To-do list |
[A] Answer these questions using the Marvel movie reviews:
(i) What number is Spider-Man: Homecoming given in the list?
(ii) Which two actors are described as hamming it up as the villains in Thor: Ragnarok?
(iii) What minimum score did the writer jokingly predict for Thor: Ragnarok before seeing it?
[B] Pick up the Marvel movie reviews after their final sentence and write what comes next.

Text block |

— start —

16. Spider-Man: Homecoming: Someone at Marvel must’ve been listening to me constantly whining about how cliché some superhero movies are. Now yes, it’s another Spider-Man movie. Hooray. I’m kinda sick of Spider-Man, but at least this is somewhat of a different spin on it. Tom Holland is adorably nerdy, and looks and sounds like a fifteen-year-old, Peter Parker is great as a high school student, and as Spider-Man, and Vulture was definitely a new take on the villains of the franchise. By far what elevated this movie was the fact that so many aspects of it are taken realistically, without making the movie ridiculously dark. And a reveal in the third act turned this film upside-down, and saved it from turning into another cliché, generic superhero film. Gotta give the movie props for that.
17. Thor: Ragnarok: HOW?! HOW THE FUCK ARE YOU WORSE THAN THOR: THE DARK WORLD?! There are almost no redeeming qualities to this film! The villain is generic and boring—AGAIN! The movie is trying so damn blatantly hard to be Guardians of the Galaxy that it’s pathetic! Oh sure, the movie’s all colorful and pretty, but the CGI is shit. Yes, the movie has a good soundtrack, but it all feels like it was thrown in as a cheap way to get the audience pumped for the movie. Sure, this movie isn’t bland and boring—I’ll give it that. Sure, this movie is having fun—I’ll give it that. Sure, Cate Blanchett and Jeff Goldblum are hamming it up as the villains—I’ll give it that. But this movie is completely pointless! Lots of shit blows up, there’s lots of death, lots of shitty, shitty, shitty, predictable comedy, lots of improvisation, lots of shit! Just…just colorful shit everywhere! Thor is a plain, bare toilet. Thor: The Dark World is that same bare toilet, but someone is sitting on it taking a huge shit. Sure, something is happening, but it’s nothing most people enjoy. Thor: Ragnarok is someone shitting out skittles into said toilet, taking out the shit, and then cramming it down your fucking throat mixed with Mountain Dew! Just because you make a movie different from the two previously boring ones does not make it good! AT ALL! You need to make us care about the characters; you need to make us care about the plot; you need to make us feel tension when everyone is dying! You can’t just throw lots of hollow action, colorful effects, and humor in a film and say it’s good if there’s zero substance behind it! And if I wanna see Guardians of the Galaxy, I’d watch Guardians of the Galaxy, not your shitty-ass excuse of a Thor movie! The only thing redeeming about this movie other than the performances was Korg. He was fucking cute as all fuck, and his accent was smooth and adorable, and he was this giant cool-looking rock monster. He was basically a Teddy bear. Marvel literally put a rock golem of a Teddy bear in this movie. That alone deserves praise. And also, Hulk ass. You get to see Hulk’s giant, jiggly, bouncy ass for a brief moment. I even joked with Isle before seeing this movie and told him that at the bare minimum, this movie would get a 2/10, and each point goes to each of Hulk’s ass cheeks. Shame that ended up being the case!

— end —

Supplied data |
— start —

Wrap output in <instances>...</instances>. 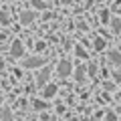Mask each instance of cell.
<instances>
[{"label":"cell","mask_w":121,"mask_h":121,"mask_svg":"<svg viewBox=\"0 0 121 121\" xmlns=\"http://www.w3.org/2000/svg\"><path fill=\"white\" fill-rule=\"evenodd\" d=\"M71 71H73V67H71L69 60H60L59 65H56V75L59 77H69Z\"/></svg>","instance_id":"obj_1"},{"label":"cell","mask_w":121,"mask_h":121,"mask_svg":"<svg viewBox=\"0 0 121 121\" xmlns=\"http://www.w3.org/2000/svg\"><path fill=\"white\" fill-rule=\"evenodd\" d=\"M44 65V56H30V59L24 60V67L26 69H36V67Z\"/></svg>","instance_id":"obj_2"},{"label":"cell","mask_w":121,"mask_h":121,"mask_svg":"<svg viewBox=\"0 0 121 121\" xmlns=\"http://www.w3.org/2000/svg\"><path fill=\"white\" fill-rule=\"evenodd\" d=\"M48 77H51V69L44 67V69L36 75V85H39V87H44V85H47V81H48Z\"/></svg>","instance_id":"obj_3"},{"label":"cell","mask_w":121,"mask_h":121,"mask_svg":"<svg viewBox=\"0 0 121 121\" xmlns=\"http://www.w3.org/2000/svg\"><path fill=\"white\" fill-rule=\"evenodd\" d=\"M22 52H24L22 43H20V40H14V43H12V48H10V55H12V56H22Z\"/></svg>","instance_id":"obj_4"},{"label":"cell","mask_w":121,"mask_h":121,"mask_svg":"<svg viewBox=\"0 0 121 121\" xmlns=\"http://www.w3.org/2000/svg\"><path fill=\"white\" fill-rule=\"evenodd\" d=\"M35 16H36V14H35V12H30V10H28V12H22L20 22H22V24H30V22L35 20Z\"/></svg>","instance_id":"obj_5"},{"label":"cell","mask_w":121,"mask_h":121,"mask_svg":"<svg viewBox=\"0 0 121 121\" xmlns=\"http://www.w3.org/2000/svg\"><path fill=\"white\" fill-rule=\"evenodd\" d=\"M55 93H56V87L55 85H47V87H44V91H43V95L47 97V99H51Z\"/></svg>","instance_id":"obj_6"},{"label":"cell","mask_w":121,"mask_h":121,"mask_svg":"<svg viewBox=\"0 0 121 121\" xmlns=\"http://www.w3.org/2000/svg\"><path fill=\"white\" fill-rule=\"evenodd\" d=\"M109 59L115 63V65H121V52H117V51H111L109 52Z\"/></svg>","instance_id":"obj_7"},{"label":"cell","mask_w":121,"mask_h":121,"mask_svg":"<svg viewBox=\"0 0 121 121\" xmlns=\"http://www.w3.org/2000/svg\"><path fill=\"white\" fill-rule=\"evenodd\" d=\"M111 28L115 30V32L121 30V20H119V18H113V20H111Z\"/></svg>","instance_id":"obj_8"},{"label":"cell","mask_w":121,"mask_h":121,"mask_svg":"<svg viewBox=\"0 0 121 121\" xmlns=\"http://www.w3.org/2000/svg\"><path fill=\"white\" fill-rule=\"evenodd\" d=\"M75 79H77V81H83V79H85V69H83V67H79V69H77Z\"/></svg>","instance_id":"obj_9"},{"label":"cell","mask_w":121,"mask_h":121,"mask_svg":"<svg viewBox=\"0 0 121 121\" xmlns=\"http://www.w3.org/2000/svg\"><path fill=\"white\" fill-rule=\"evenodd\" d=\"M0 119H2V121H14V119H12V113H10V111H2Z\"/></svg>","instance_id":"obj_10"},{"label":"cell","mask_w":121,"mask_h":121,"mask_svg":"<svg viewBox=\"0 0 121 121\" xmlns=\"http://www.w3.org/2000/svg\"><path fill=\"white\" fill-rule=\"evenodd\" d=\"M30 2H32V6H36V8H47V2H43V0H30Z\"/></svg>","instance_id":"obj_11"},{"label":"cell","mask_w":121,"mask_h":121,"mask_svg":"<svg viewBox=\"0 0 121 121\" xmlns=\"http://www.w3.org/2000/svg\"><path fill=\"white\" fill-rule=\"evenodd\" d=\"M75 52H77V56H81V59H89V56H87V52L83 51V47H75Z\"/></svg>","instance_id":"obj_12"},{"label":"cell","mask_w":121,"mask_h":121,"mask_svg":"<svg viewBox=\"0 0 121 121\" xmlns=\"http://www.w3.org/2000/svg\"><path fill=\"white\" fill-rule=\"evenodd\" d=\"M0 22H2V24H8L10 22V16L6 12H0Z\"/></svg>","instance_id":"obj_13"},{"label":"cell","mask_w":121,"mask_h":121,"mask_svg":"<svg viewBox=\"0 0 121 121\" xmlns=\"http://www.w3.org/2000/svg\"><path fill=\"white\" fill-rule=\"evenodd\" d=\"M103 47H105V40L103 39H97L95 40V48H97V51H103Z\"/></svg>","instance_id":"obj_14"},{"label":"cell","mask_w":121,"mask_h":121,"mask_svg":"<svg viewBox=\"0 0 121 121\" xmlns=\"http://www.w3.org/2000/svg\"><path fill=\"white\" fill-rule=\"evenodd\" d=\"M32 105H35V109H44V107H47V103H44V101H39V99H36Z\"/></svg>","instance_id":"obj_15"},{"label":"cell","mask_w":121,"mask_h":121,"mask_svg":"<svg viewBox=\"0 0 121 121\" xmlns=\"http://www.w3.org/2000/svg\"><path fill=\"white\" fill-rule=\"evenodd\" d=\"M107 121H117V115L113 111H107Z\"/></svg>","instance_id":"obj_16"},{"label":"cell","mask_w":121,"mask_h":121,"mask_svg":"<svg viewBox=\"0 0 121 121\" xmlns=\"http://www.w3.org/2000/svg\"><path fill=\"white\" fill-rule=\"evenodd\" d=\"M95 69H97L95 65H89V75H95Z\"/></svg>","instance_id":"obj_17"},{"label":"cell","mask_w":121,"mask_h":121,"mask_svg":"<svg viewBox=\"0 0 121 121\" xmlns=\"http://www.w3.org/2000/svg\"><path fill=\"white\" fill-rule=\"evenodd\" d=\"M113 77H115L117 83H121V73H113Z\"/></svg>","instance_id":"obj_18"},{"label":"cell","mask_w":121,"mask_h":121,"mask_svg":"<svg viewBox=\"0 0 121 121\" xmlns=\"http://www.w3.org/2000/svg\"><path fill=\"white\" fill-rule=\"evenodd\" d=\"M105 89H107V91H113V83H105Z\"/></svg>","instance_id":"obj_19"},{"label":"cell","mask_w":121,"mask_h":121,"mask_svg":"<svg viewBox=\"0 0 121 121\" xmlns=\"http://www.w3.org/2000/svg\"><path fill=\"white\" fill-rule=\"evenodd\" d=\"M2 67H4V63H2V60H0V69H2Z\"/></svg>","instance_id":"obj_20"},{"label":"cell","mask_w":121,"mask_h":121,"mask_svg":"<svg viewBox=\"0 0 121 121\" xmlns=\"http://www.w3.org/2000/svg\"><path fill=\"white\" fill-rule=\"evenodd\" d=\"M0 103H2V95H0Z\"/></svg>","instance_id":"obj_21"}]
</instances>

— end —

Final results |
[A]
(i) 16
(ii) Cate Blanchett and Jeff Goldblum
(iii) 2/10

[B]
18. Black Panther: Definitely fun and great. I love the immense world building throughout the first act of the film. Seeing Wakanda in all its beauty was incredible, as was learning about the country’s culture and seeing how things operated. I really like T’Challa’s sister; their chemistry together felt natural, and kinda reminded of how I act around my own sister. The supporting cast was fantastic, mainly Danai Gurira and Andy Serkis. And this movie hands down has one of the best villains throughout all of the MCU movies, played beautifully by Michael B. Jordan. It really is a shame that, for all this movie’s incredible qualities, it’s bogged down by how formulaic the entire third act was. Now no, I didn’t think the third act was stupid or awful. But it was so predictable that I immediately stopped caring about what was going to happen. Because I knew exactly how the movie would end. Nothing exactly that ruins the film, but it’s a little disappointing to see this movie go in such a different direction, only to circle around and say “NOPE! Same ol’ bullshit!”
All right everybody, that’s all of them! Now I know some of you are saying:
“BUT JT! WHAT ABOUT INFINITY WAR?!”
Oh yeah. That. What do I think about that film?
How do I view it overall?
What are my thoughts on this overhyped movie?
GUESS WHAT! I’M GONNA TELL YOU!
In another journal. :p
That’s right bitches. I’m pulling a Marvel on your asses.
You’re just gonna have to sit here with blue balls after I spent so much time and effort building all this shit up leading to this one journal. But no worries. I will be posting a full review on Infinity War within a few days.
Or maybe I’ll be an asshole and wait until next year. Like Marvel is doing.
We’ll see. XD
Ant-Man: Don’t Care/10
Thor: Ragnarok: 2/10
Thor: The Dark World: 3/10
Doctor Strange: 3/10
Iron Man 3: 3/10
Thor: 5/10
The Incredible Hulk: 5.5/10
Captain America: Civil War: 6/10
Iron Man 2: 7/10
Spider-Man: Homecoming: 7/10
Black Panther: 7/10
Captain America: 8/10
The Avengers: 8/10
Avengers: Age of Ultron: 9/10
Guardians of the Galaxy: 9/10
Iron Man: 10/10
Guardians of the Galaxy Vol. 2: 10/10
Captain America: The Winter Soldier: 10/10
All right, so let’s get into all the movies now in terms of the order I watched them in! SOME SPOILERS WILL FOLLOW.
1. The Incredible Hulk: Fine. A majority of the movie was okay, but not great. I thought the villain was decent, and the movie got better the further along it went. But ultimately, nothing spectacular, and nothing was really even accomplished. Betty Ross, the love interest, was awful. The fact that she immediately ditched Ty Burrell so swiftly does not make her sympathetic at all.
2. Iron Man: Marvel blew it’s load way too fuckin’ early. Everything about the movie, ranging from the character development, and special effects, and the plot, was phenomenal. Here you get to see just why Tony Stark goes down the path he goes on, and his reasons make perfectly good sense. This movie even had a believable love interest in it, but it doesn’t officially happen and is portrayed realistically. The villain isn’t remarkable, but Jeff Bridges’ acting made him stand out quite a bit. There’s really nothing I hate about this movie but the lack of action, and even then, said lack of action is justified in favor of focusing on character growth.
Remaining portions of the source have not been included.